Menurut warga tersebut, keberadaan fasilitas pengolahan yang disebut telah berlangsung bertahun-tahun menimbulkan pertanyaan mengapa persoalan tersebut kembali muncul setelah berulang kali diberitakan. Ia berharap Polda Lampung dapat turun langsung memastikan fakta di lapangan.
“Kami berharap Polda Lampung memeriksa dan kalau memang terbukti tidak memiliki izin, kami meminta kegiatan itu dihentikan atau ditutup sesuai aturan. Jangan sampai masyarakat terus bertanya-tanya tanpa mendapatkan jawaban yang jelas,” katanya.
Pertanyaan publik kini tidak hanya berkaitan dengan keberadaan “tong” dan gulundung, tetapi juga menyangkut dari mana material diperoleh, siapa pemilik atau pengelolanya, bagaimana material tersebut diangkut, serta apakah seluruh rangkaian kegiatan memiliki dasar perizinan yang sah.
Aspek lingkungan juga dinilai perlu menjadi bagian dari pemeriksaan. Jika terdapat proses pengolahan yang menghasilkan limbah, masyarakat meminta pihak berwenang memastikan bagaimana limbah tersebut ditangani, apakah memenuhi ketentuan, serta apakah terdapat potensi dampak terhadap lingkungan dan masyarakat di wilayah hilir.
Masyarakat menilai pemberitaan media yang berulang kali menyoroti dugaan aktivitas tersebut seharusnya menjadi pintu masuk bagi pemeriksaan yang lebih serius. Jika kegiatan tersebut legal, pemerintah dan aparat dapat memberikan penjelasan berdasarkan dokumen serta fakta lapangan. Sebaliknya, jika ditemukan pelanggaran, penindakan merupakan kewenangan aparat sesuai hasil pemeriksaan.

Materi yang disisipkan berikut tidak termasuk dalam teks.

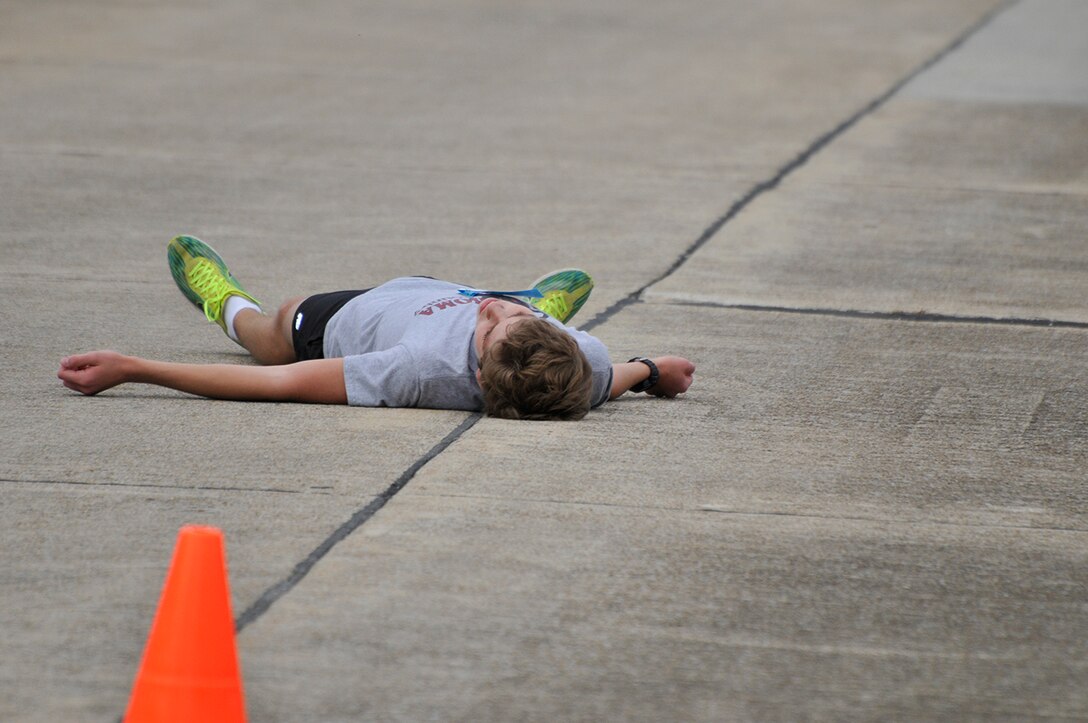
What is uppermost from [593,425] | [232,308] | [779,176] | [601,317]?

Kini perhatian masyarakat Padang Cermin tertuju kepada Polda Lampung dan instansi terkait. Mereka meminta agar keberadaan “tong” dan gulundung di Way Ratai tidak sekadar menjadi objek pemberitaan berulang, tetapi benar-benar diperiksa secara transparan sehingga status legalitas, pengelolaan, asal material, serta potensi dampaknya dapat diketahui secara terang.

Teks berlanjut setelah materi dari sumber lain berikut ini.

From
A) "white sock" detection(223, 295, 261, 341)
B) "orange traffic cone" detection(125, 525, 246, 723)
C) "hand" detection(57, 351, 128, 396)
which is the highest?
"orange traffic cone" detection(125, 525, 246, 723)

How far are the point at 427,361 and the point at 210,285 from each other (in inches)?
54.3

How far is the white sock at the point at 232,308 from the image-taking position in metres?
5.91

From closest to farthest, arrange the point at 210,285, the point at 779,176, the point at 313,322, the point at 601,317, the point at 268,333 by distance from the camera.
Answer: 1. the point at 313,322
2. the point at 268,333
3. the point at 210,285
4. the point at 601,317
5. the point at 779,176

Masyarakat pada prinsipnya tidak meminta siapa pun dinyatakan bersalah tanpa proses hukum. Mereka hanya meminta pemeriksaan, kepastian, dan tindakan sesuai fakta. Jika terbukti ilegal, kegiatan dihentikan; jika legal, pemerintah diminta menjelaskan dasar hukumnya kepada publik.